Your instructions - Everything from the line with "שייטל בקארי ירוק ואורז מתובל" to the end of the data below, both lines included, should be transcribed exactly; please omit the pictures.

Data -
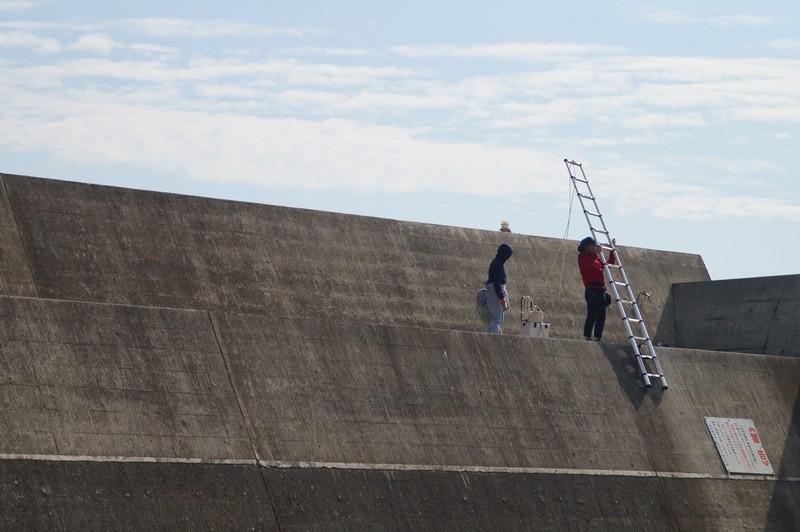 Рыбаки с лестницей, которая позволяет им рыбачить в заливе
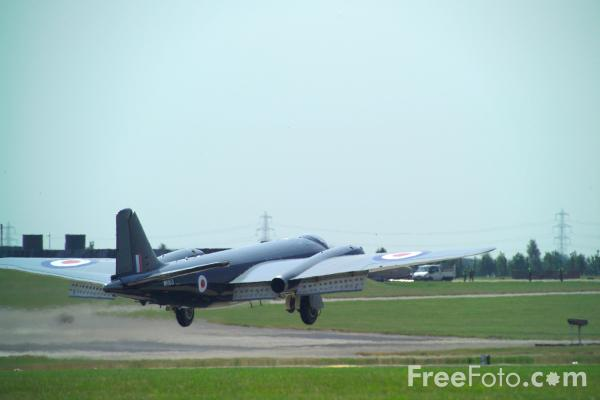 Picture of Canberra B2/B6 hybrid WK163 G-BVWC - Free Pictures - FreeFoto.com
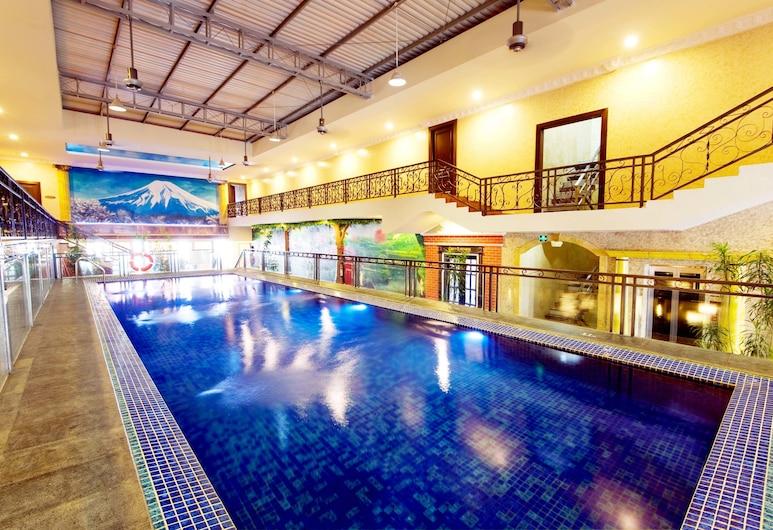 Amos Cozy Hotel & Convention Hall, Jakarta, Indoor Pool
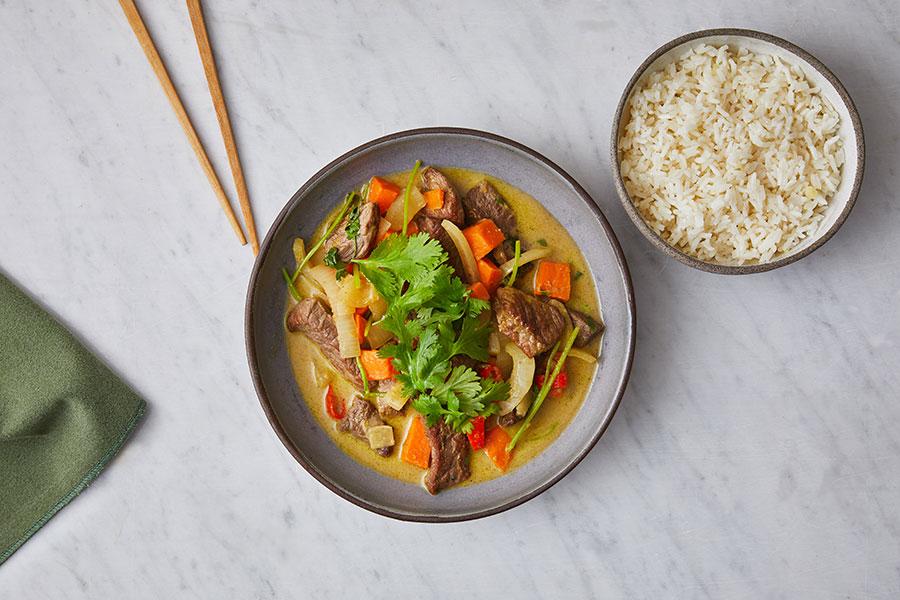 שייטל בקארי ירוק ואורז מתובל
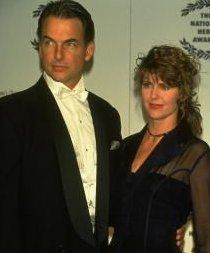 Mark Harmon and Pam Dawber, married since 1987. Great couple.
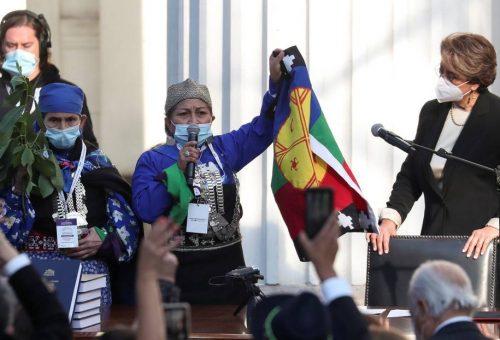 Elisa Loncón, indigena mapuche, guiderà la costruzione di un nuovo Cile
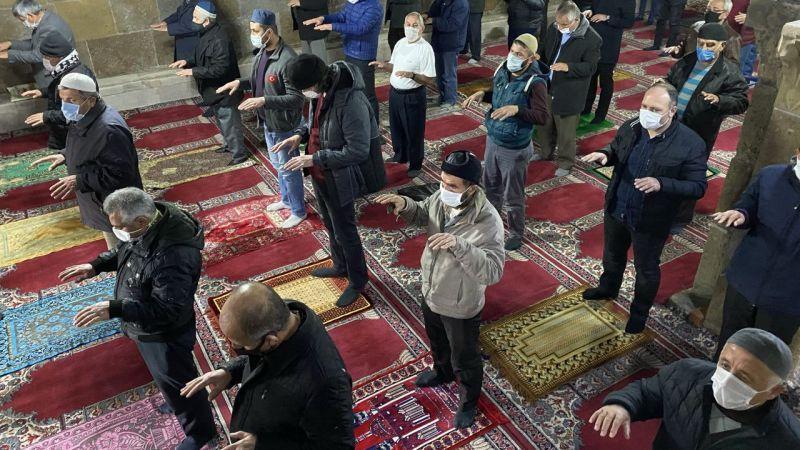 İç Anadolu'da cuma namazında yağmur duası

Answer space -
 שייטל בקארי ירוק ואורז מתובל
 Mark Harmon and Pam Dawber, married since 1987. Great couple.
 Elisa Loncón, indigena mapuche, guiderà la costruzione di un nuovo Cile
 İç Anadolu'da cuma namazında yağmur duası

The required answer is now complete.